Task to carry out
Nothing other than the lines from the one containing "How far is it" through the close of the entries below should be printed, each exactly.

──────── Extracted data ────────

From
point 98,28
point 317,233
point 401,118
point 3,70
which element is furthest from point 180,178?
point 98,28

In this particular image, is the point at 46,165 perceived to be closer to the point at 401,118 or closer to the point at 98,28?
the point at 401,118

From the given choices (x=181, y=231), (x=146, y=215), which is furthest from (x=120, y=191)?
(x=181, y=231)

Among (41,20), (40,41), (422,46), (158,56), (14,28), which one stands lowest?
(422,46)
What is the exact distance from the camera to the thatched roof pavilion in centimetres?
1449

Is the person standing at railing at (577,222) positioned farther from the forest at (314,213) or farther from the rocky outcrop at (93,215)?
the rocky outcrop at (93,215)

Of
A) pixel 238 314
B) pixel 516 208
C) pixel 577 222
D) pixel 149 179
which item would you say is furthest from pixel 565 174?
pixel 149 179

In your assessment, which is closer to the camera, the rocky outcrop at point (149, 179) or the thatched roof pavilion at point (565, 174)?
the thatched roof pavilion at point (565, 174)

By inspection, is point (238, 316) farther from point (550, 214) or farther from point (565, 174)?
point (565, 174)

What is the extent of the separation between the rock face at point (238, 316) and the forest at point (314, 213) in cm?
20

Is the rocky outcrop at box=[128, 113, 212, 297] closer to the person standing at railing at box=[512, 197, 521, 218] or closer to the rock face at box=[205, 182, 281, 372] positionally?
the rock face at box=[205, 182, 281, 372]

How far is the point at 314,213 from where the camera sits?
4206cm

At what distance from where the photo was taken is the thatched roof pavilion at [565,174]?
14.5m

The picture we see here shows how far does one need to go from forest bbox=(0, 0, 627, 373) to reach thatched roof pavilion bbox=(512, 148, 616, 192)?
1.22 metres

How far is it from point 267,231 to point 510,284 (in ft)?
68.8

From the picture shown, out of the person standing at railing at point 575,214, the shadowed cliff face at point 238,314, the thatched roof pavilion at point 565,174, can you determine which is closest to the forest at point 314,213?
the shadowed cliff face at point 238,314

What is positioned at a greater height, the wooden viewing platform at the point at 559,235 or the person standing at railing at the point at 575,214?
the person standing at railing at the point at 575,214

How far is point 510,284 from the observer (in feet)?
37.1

────────

The response
How far is it from point 267,231 to point 510,284 (in ft)?
68.8

From the picture shown, out of the person standing at railing at point 575,214, the shadowed cliff face at point 238,314, the thatched roof pavilion at point 565,174, can you determine which is closest to the forest at point 314,213?
the shadowed cliff face at point 238,314

What is positioned at a greater height, the wooden viewing platform at the point at 559,235 or the person standing at railing at the point at 575,214?
the person standing at railing at the point at 575,214

How far is point 510,284 from the observer (in feet)?
37.1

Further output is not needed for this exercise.